But while John Shepard III was making plans to further expand the Yankee Network's FM properties, there was a major obstacle. The Yankee Network faced a powerful opponent—the Radio Corporation of America (RCA—the majority owner of NBC), which saw FM as a threat to its established AM radio business. RCA was also concerned that Yankee's technique of "networking" their service around New England via inexpensive, off-air FM relays instead of AT&T phone lines, would open the door to many less well-funded groups establishing competition to RCA's established network, NBC. RCA, under general manager David Sarnoff, successfully pressured the Federal Communications Commission (FCC) to move the FM radio spectrum from 42–50 MHz to 88–108 MHz in 1945. This required massive hardware retooling at all FM broadcasters. Some affiliates dropped out, forcing the Yankee Network to lease phone lines from AT&T to fill in the holes between stations. The added costs to broadcasters and the obsolescence of all FM radios at the time set back FM broadcasting for a decade or more.

Despite the setback with FM, the Yankee Network seemed to be doing well. There were a number of popular programs, including "Ruth Moss Interviews," featuring conversations with local and national celebrities; a variety show called "Yankee House Party," featuring organist Frank Cronin and the Bobby Norris Orchestra, which was also picked up by the Mutual Network; as well as various sports events, including Red Sox and Braves play-by-play, often announced by Jim Britt, who had been hired as a sportscaster by the Yankee Network in 1939. In mid-1941, it was announced that the network would soon change from its affiliation with NBC to a full-time affiliation with Mutual. In March 1942, the network debuted six new studios, including one especially equipped for FM, as well as several with better acoustics and new musical instruments for the Yankee Network's orchestras; one studio featured a custom-designed organ, said to be the largest in use at any radio station.

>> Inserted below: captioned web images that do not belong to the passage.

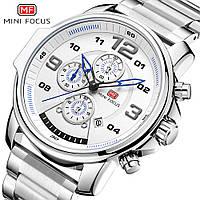 Часы наручные MINI FOCUS MF0229G, фото 1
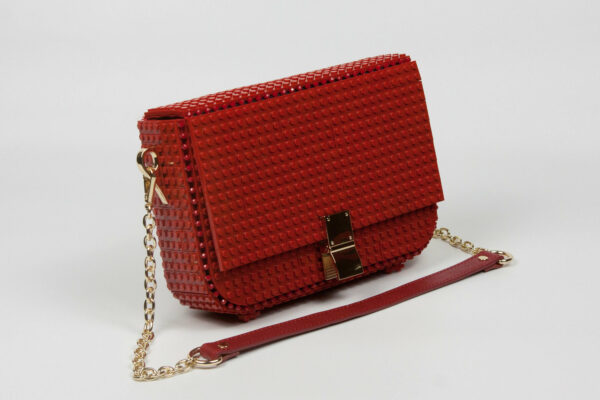 Bolso Lego Clip Bag Rojo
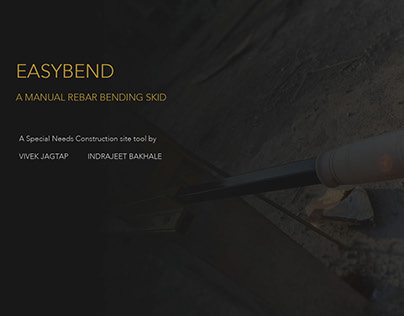 EASYBEND - A Manual Rebar Bender Skid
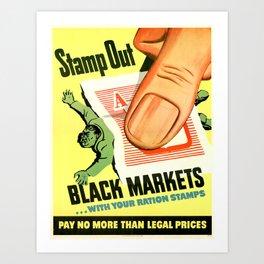 Black Market Art Print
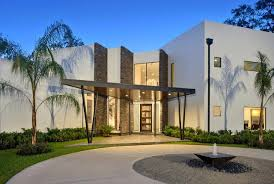 contemporary homes designs modern contemporary home back to contemporary homes design ideas
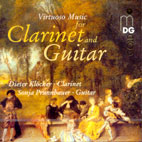 VIRTUOSO MUSIC FOR CLARINET AND GUITAR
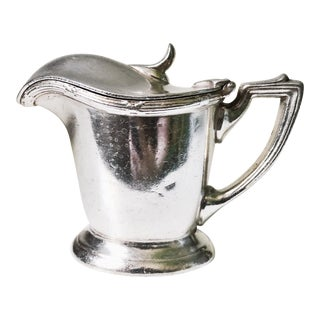 1929 Silver Plated Creamer From Pullman Company For Sale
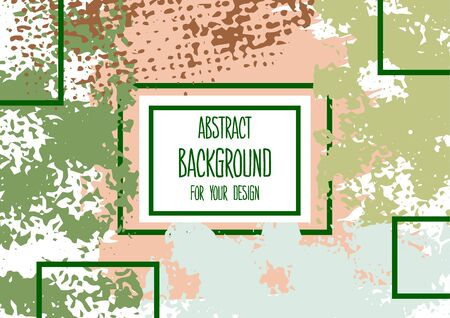 Universal background. Abstract background for your design. Colorful elements. Cover, flyer, banner, web Ilustracja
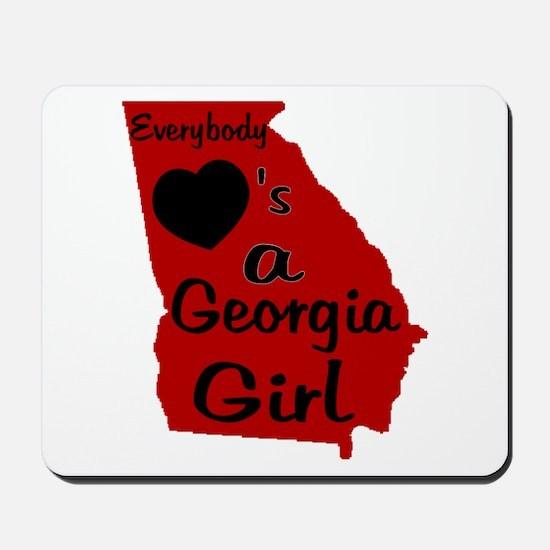 Everybody Loves a GA Girl (RB Mousepad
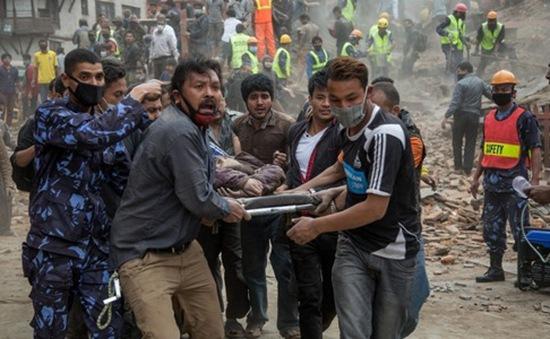 Cộng đồng quốc tế hỗ trợ Nepal khắc phục hậu quả động đất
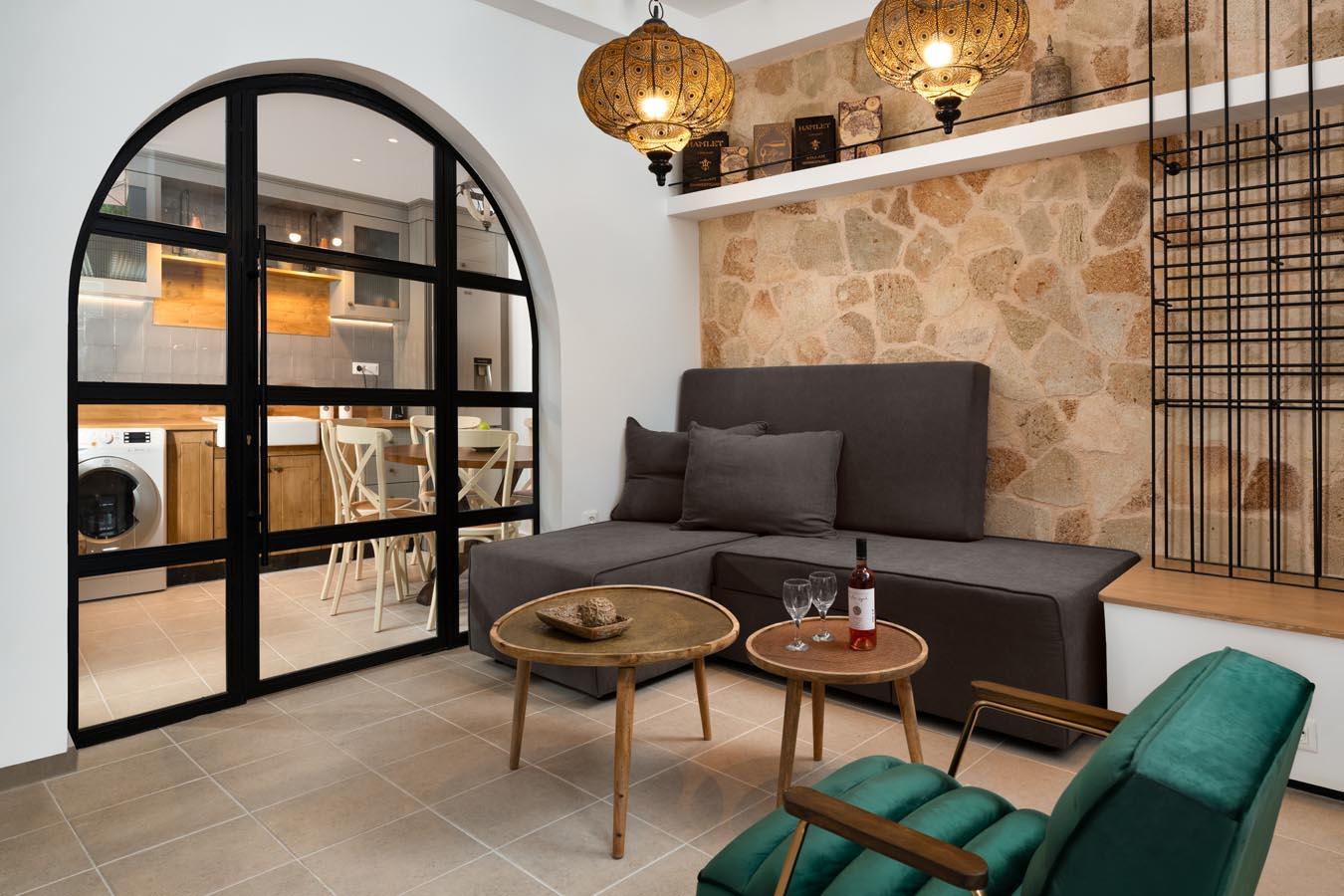Rhodes holidays Legato House 1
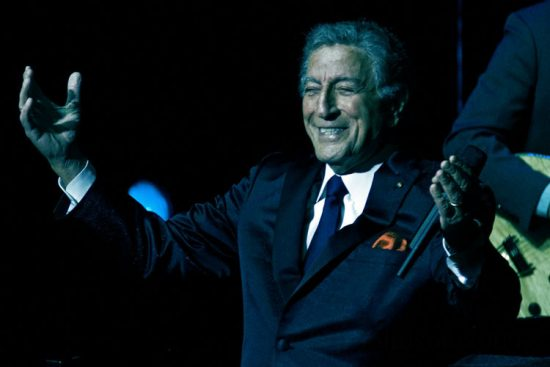 Tony Bennett in performance on November 4, 2011 at Academy of Music in Philadelphia image 0
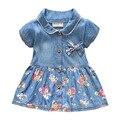 Nueva Primavera Otoño Denim Baby Girls Vestido de Flores Arco Infantil Vestido de la princesa Cabritos de la Manga Corta Ocasional Vaqueros Vestido de Niña ropa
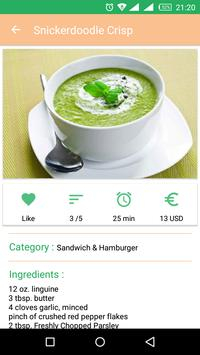 My recipes notebook apk download free food drink app for android my recipes notebook apk screenshot forumfinder Image collections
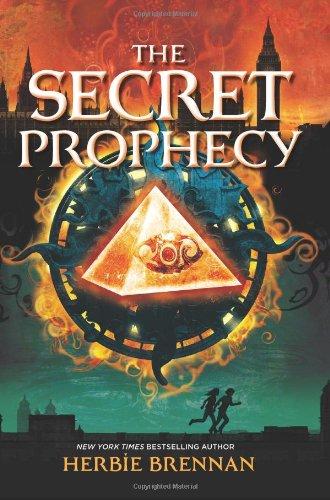 9780062071828: The Secret Prophecy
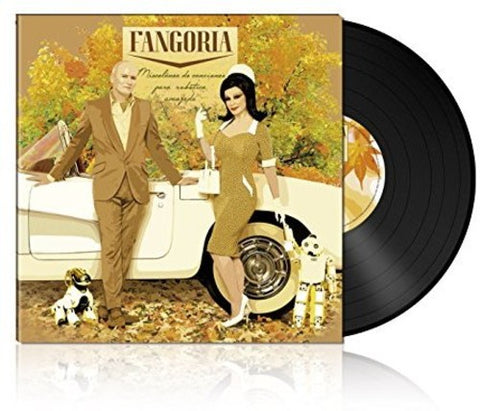 Fangoria - Miscelanea De Canciones Para Robotica Avanzada [Import] - (With CD, Reissue, Spain - Import) (Vinyl)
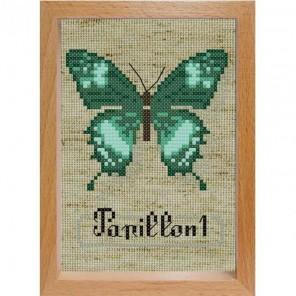 Бабочка Набор для вышивания Белоснежка
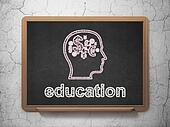 Education concept: Head With Finance Symbol and Education on chalkboard background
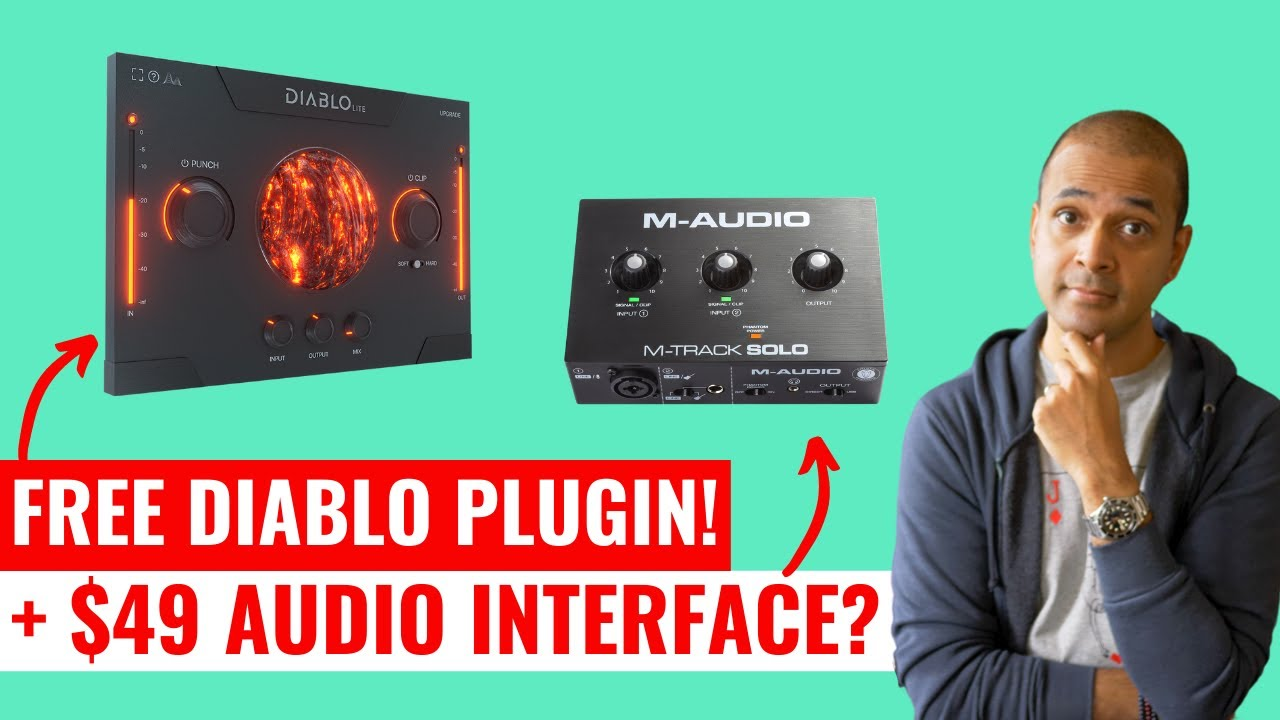 NEW $49 Audio Interface | FREE Drum Plugin and Audient iD4 MKII and iD14 MKII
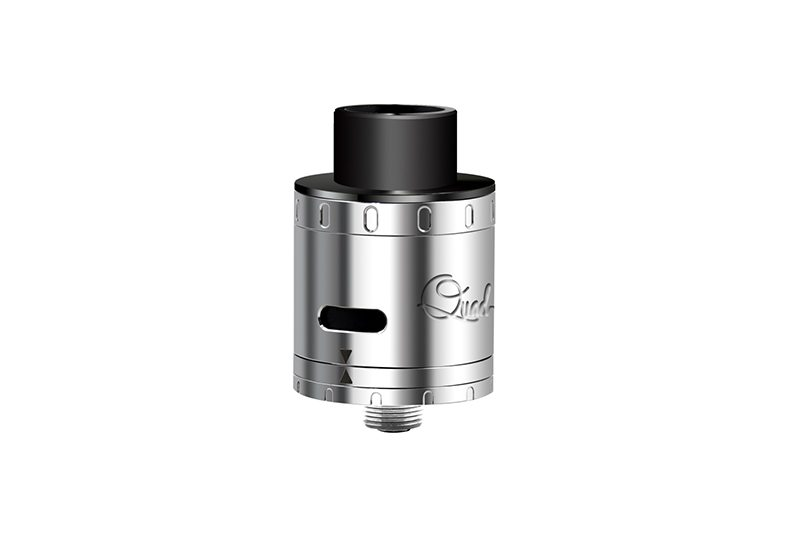 Aspire QuadFlex RDA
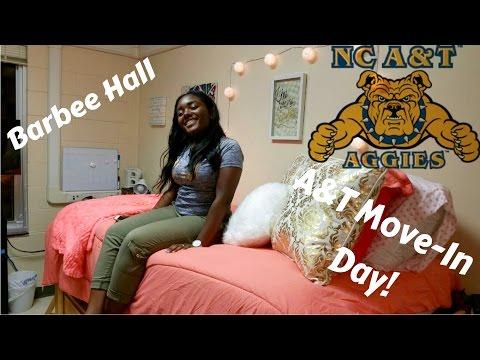(College Vlog 1) North Carolina A&T Move-In Day | Bri Noelle (re upload)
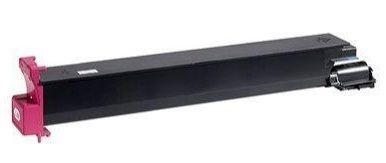 Konica Minolta MINOLTA 8938623 Toner Cartridge 12000 str Magenta Magicolor 7450 7450 II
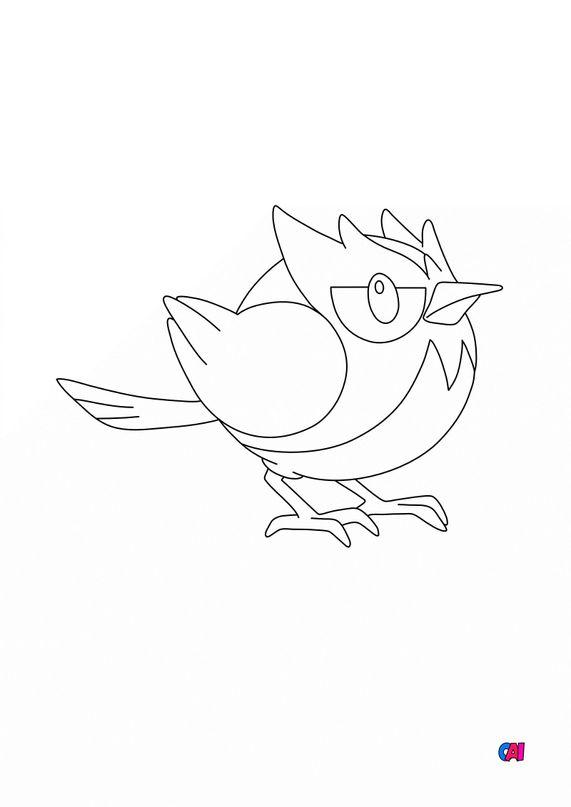 Coloriage Pokémon - 821 - Minisange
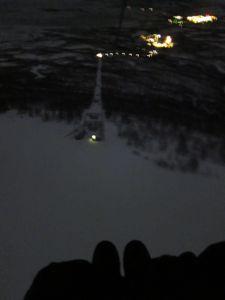 オーロラを見た!?_d0010432_2352351.jpg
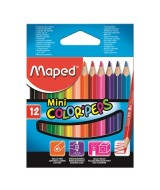 LAPICES DE COLOR MAPED COLOR PEPS CORTOS - CAJAx12un.-832500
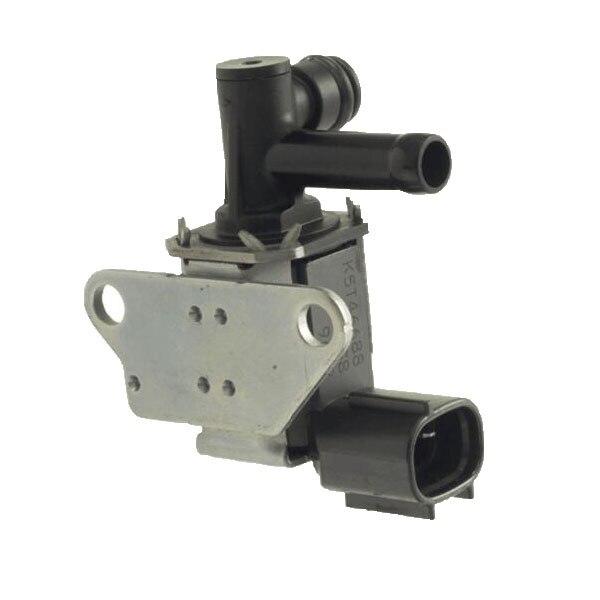 Válvula de vácuo automático válvula solenóide k5t46688 para honda CR-V acura rsx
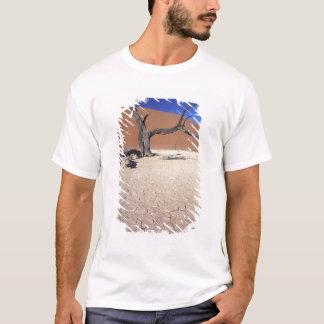 Africa, Namibia, Sossusvlei Region. Sand dunes T-Shirt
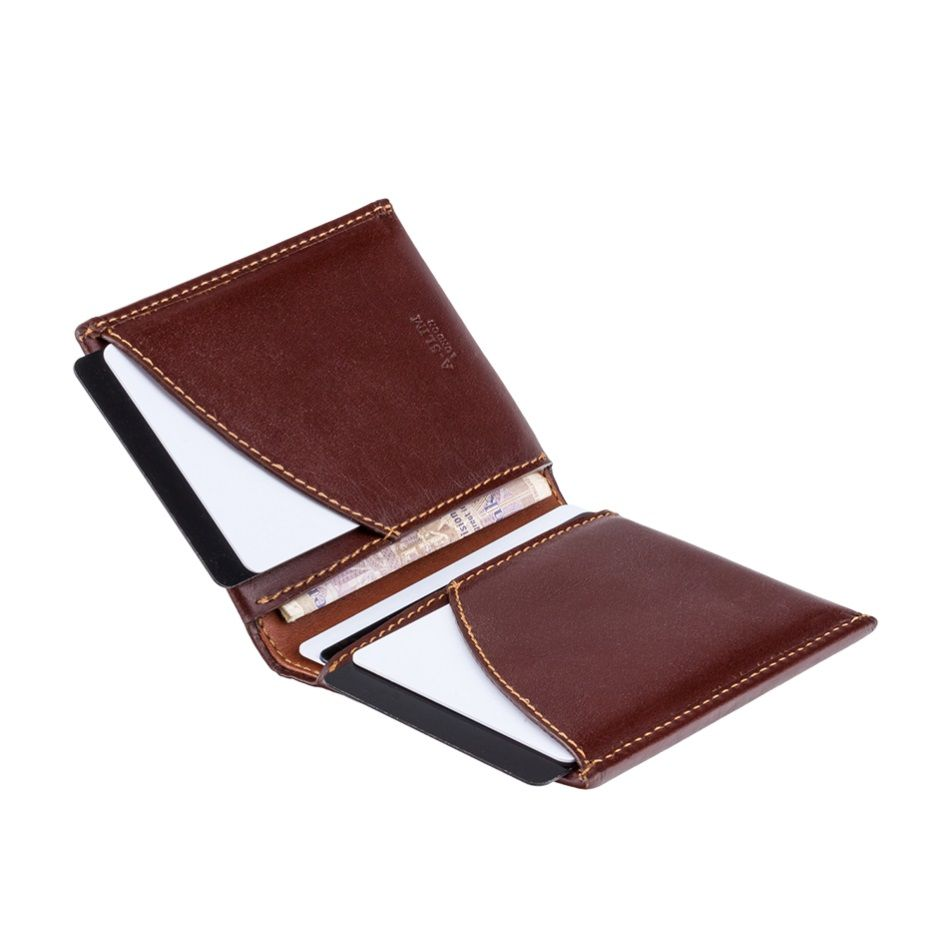 Leather Wallet Origami - Brown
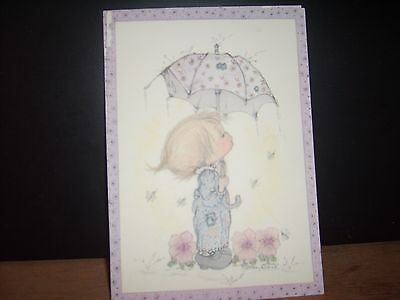 (4) BETSEY CLARK postcards Girl w Umbrella VINTAGE Use-able...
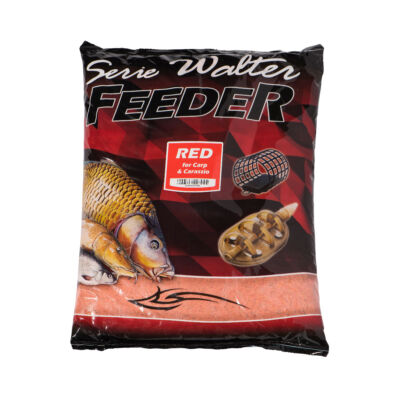 SERIE WALTER FEEDER RED 2KG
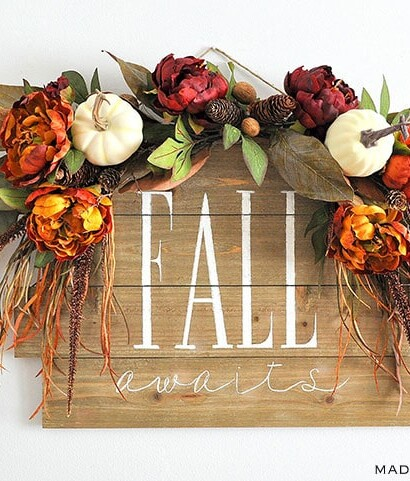 Stunning Fall Awaits Hand Painted Sign 8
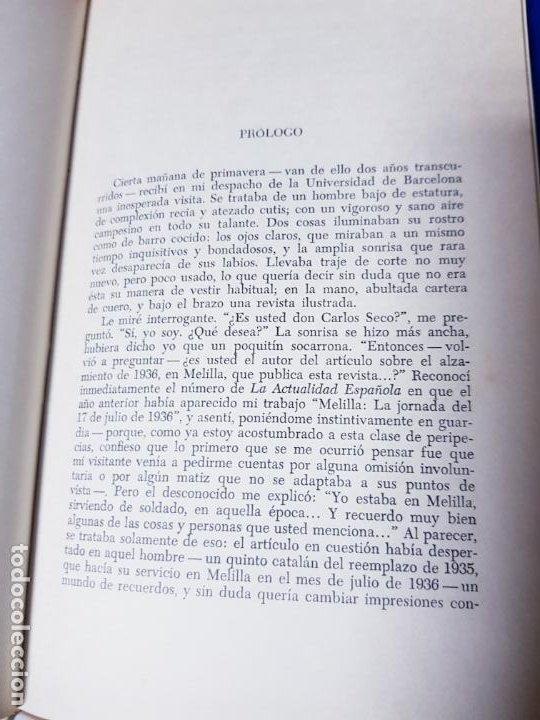 Libros antiguos: LIBRO-AL DEJAR EL FUSÍL-JOSÉ LLORDÉS-HORAS DE ESPAÑA-1969-2ªEDICIÓN-VER FOTOS - Foto 8 - 191870496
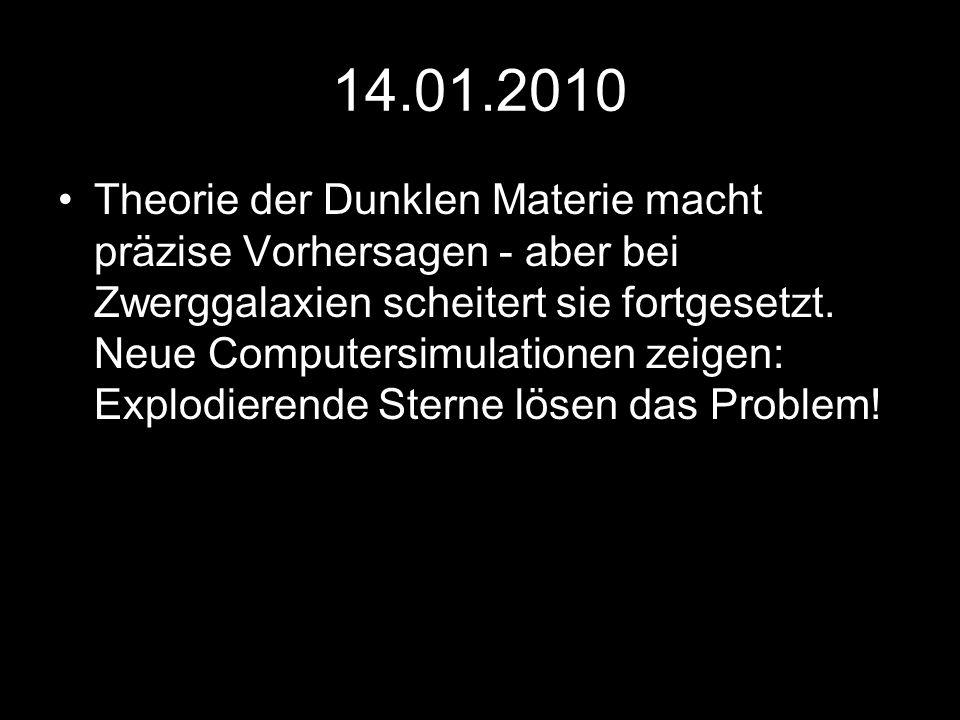14.01.2010
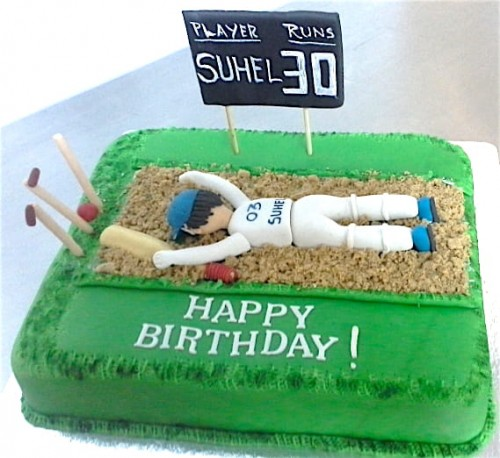 Terrific 30Th Birthday Cricket Cake Funny Birthday Cards Online Alyptdamsfinfo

===Controversies and problems===

In 1938, a former Yankee Network employee named Lawrence J. Flynn challenged the license of Shepard's WAAB in Boston, and also lodged a complaint about WNAC. Flynn asserted that these stations were being used to air one-sided political viewpoints and broadcast attacks (including editorials) against local politicians that Shepard opposed. The FCC requested that Shepard provide details about these programs, and to appease the commission, the Yankee Network agreed to drop the editorials. But Flynn created a company called Mayflower Broadcasting and tried to get the FCC to award him WAAB's license; however, the FCC refused. Instead, in 1941, the commission made a ruling that came to be known as the Mayflower Decision which declared that radio stations, due to their public interest obligations, must remain neutral in matters of news and politics, and they were not allowed to give editorial support to any particular political position or candidate. The decision was very unpopular with broadcasters, who saw it as a form of censorship. But despite widespread dissatisfaction, the FCC did not officially reverse the Mayflower Decision until 1949.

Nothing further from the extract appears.